Stored items
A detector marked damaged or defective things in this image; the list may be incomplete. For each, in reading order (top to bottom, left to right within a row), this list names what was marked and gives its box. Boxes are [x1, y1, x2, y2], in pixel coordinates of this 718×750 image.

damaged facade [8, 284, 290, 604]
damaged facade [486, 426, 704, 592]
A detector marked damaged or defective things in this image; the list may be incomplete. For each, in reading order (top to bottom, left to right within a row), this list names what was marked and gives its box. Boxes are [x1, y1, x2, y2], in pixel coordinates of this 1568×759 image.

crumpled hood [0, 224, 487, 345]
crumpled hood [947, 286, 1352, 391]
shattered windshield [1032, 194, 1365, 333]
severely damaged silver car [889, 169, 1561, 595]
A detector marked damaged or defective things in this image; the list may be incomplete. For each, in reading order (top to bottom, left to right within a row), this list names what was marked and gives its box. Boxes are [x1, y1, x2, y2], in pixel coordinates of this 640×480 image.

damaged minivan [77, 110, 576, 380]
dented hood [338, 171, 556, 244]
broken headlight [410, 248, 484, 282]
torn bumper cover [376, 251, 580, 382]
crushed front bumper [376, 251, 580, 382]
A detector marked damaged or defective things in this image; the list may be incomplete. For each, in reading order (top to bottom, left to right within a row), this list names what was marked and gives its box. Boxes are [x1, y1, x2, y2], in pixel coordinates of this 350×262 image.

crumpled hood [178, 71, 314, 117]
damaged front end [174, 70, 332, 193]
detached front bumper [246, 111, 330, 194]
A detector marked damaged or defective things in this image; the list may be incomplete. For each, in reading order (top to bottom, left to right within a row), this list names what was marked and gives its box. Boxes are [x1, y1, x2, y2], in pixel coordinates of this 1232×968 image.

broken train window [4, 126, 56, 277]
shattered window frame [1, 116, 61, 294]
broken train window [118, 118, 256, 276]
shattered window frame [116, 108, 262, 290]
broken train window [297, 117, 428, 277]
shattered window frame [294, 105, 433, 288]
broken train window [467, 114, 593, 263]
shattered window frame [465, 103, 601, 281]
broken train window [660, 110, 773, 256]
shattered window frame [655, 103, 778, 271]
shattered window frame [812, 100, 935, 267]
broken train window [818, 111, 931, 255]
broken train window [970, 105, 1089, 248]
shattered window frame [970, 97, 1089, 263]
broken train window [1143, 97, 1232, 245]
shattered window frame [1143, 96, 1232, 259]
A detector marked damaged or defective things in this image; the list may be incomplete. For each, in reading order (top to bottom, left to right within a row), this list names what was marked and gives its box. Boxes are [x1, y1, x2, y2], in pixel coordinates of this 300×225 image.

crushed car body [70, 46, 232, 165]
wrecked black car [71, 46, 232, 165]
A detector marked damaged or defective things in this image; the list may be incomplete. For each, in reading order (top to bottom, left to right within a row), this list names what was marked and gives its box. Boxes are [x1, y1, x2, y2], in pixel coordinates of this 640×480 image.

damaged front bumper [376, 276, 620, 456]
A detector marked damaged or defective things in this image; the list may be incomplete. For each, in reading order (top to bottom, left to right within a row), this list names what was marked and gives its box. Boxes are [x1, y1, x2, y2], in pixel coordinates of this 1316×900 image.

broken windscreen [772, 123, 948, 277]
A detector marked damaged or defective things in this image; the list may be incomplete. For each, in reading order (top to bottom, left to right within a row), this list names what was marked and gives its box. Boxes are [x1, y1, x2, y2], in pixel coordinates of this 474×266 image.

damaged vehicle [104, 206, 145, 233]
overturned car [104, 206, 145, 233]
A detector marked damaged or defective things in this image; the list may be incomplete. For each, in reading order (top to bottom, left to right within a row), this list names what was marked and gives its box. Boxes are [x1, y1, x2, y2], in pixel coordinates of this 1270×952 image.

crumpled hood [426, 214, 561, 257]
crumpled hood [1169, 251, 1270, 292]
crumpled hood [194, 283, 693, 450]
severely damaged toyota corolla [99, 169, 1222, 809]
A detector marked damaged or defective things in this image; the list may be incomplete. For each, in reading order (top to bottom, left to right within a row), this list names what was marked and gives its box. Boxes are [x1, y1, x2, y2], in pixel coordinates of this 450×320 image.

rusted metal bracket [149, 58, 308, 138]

• Task:
Please quote the rows above word for word, starting with the very first line and going on through the line with "crushed front bumper [376, 251, 580, 382]", including both of those lines.

• Answer to the problem:
A detector marked damaged or defective things in this image; the list may be incomplete. For each, in reading order (top to bottom, left to right within a row), this list names what was marked and gives its box. Boxes are [x1, y1, x2, y2], in pixel coordinates of this 718×750 image.

damaged facade [8, 284, 290, 604]
damaged facade [486, 426, 704, 592]
A detector marked damaged or defective things in this image; the list may be incomplete. For each, in reading order (top to bottom, left to right within a row), this list names what was marked and gives its box. Boxes are [x1, y1, x2, y2], in pixel coordinates of this 1568×759 image.

crumpled hood [0, 224, 487, 345]
crumpled hood [947, 286, 1352, 391]
shattered windshield [1032, 194, 1365, 333]
severely damaged silver car [889, 169, 1561, 595]
A detector marked damaged or defective things in this image; the list may be incomplete. For each, in reading order (top to bottom, left to right within a row), this list names what was marked and gives its box. Boxes are [x1, y1, x2, y2], in pixel coordinates of this 640×480 image.

damaged minivan [77, 110, 576, 380]
dented hood [338, 171, 556, 244]
broken headlight [410, 248, 484, 282]
torn bumper cover [376, 251, 580, 382]
crushed front bumper [376, 251, 580, 382]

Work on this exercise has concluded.